# Что требуется
Выведите без изменений всё, начиная со строки, где есть «From the picture, does», и до самого конца записей, включая первую и последнюю строки.

### Фрагменты записей ###

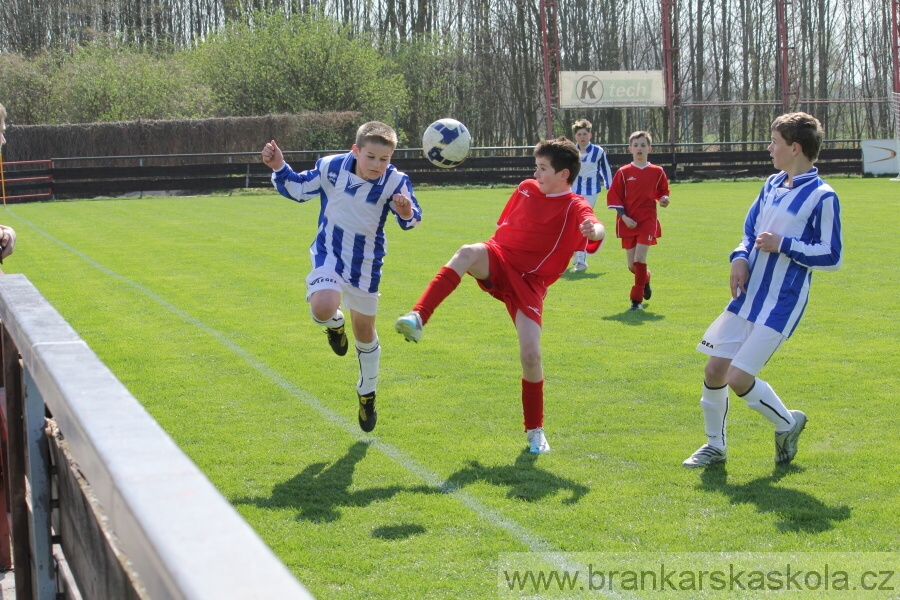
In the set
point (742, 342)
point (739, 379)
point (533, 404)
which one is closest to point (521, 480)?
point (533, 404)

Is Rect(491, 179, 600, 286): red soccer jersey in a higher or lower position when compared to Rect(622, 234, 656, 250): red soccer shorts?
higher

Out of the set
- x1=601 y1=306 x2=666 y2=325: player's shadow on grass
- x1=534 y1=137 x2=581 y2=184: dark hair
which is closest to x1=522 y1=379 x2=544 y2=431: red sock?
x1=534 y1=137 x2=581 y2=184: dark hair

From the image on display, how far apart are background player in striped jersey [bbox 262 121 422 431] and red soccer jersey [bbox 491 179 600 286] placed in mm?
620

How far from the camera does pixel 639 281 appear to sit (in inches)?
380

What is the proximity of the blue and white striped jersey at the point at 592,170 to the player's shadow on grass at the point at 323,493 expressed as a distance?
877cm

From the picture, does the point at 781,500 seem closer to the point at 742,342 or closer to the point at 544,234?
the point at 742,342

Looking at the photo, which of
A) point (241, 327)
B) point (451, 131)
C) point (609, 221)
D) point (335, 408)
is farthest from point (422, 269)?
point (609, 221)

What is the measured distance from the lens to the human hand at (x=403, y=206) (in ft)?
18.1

###

# Готовое задание
From the picture, does the point at 781,500 seem closer to the point at 742,342 or closer to the point at 544,234?
the point at 742,342

Looking at the photo, which of
A) point (241, 327)
B) point (451, 131)
C) point (609, 221)
D) point (335, 408)
is farthest from point (422, 269)?
point (609, 221)

What is the measured distance from the lens to the human hand at (x=403, y=206) (in ft)?
18.1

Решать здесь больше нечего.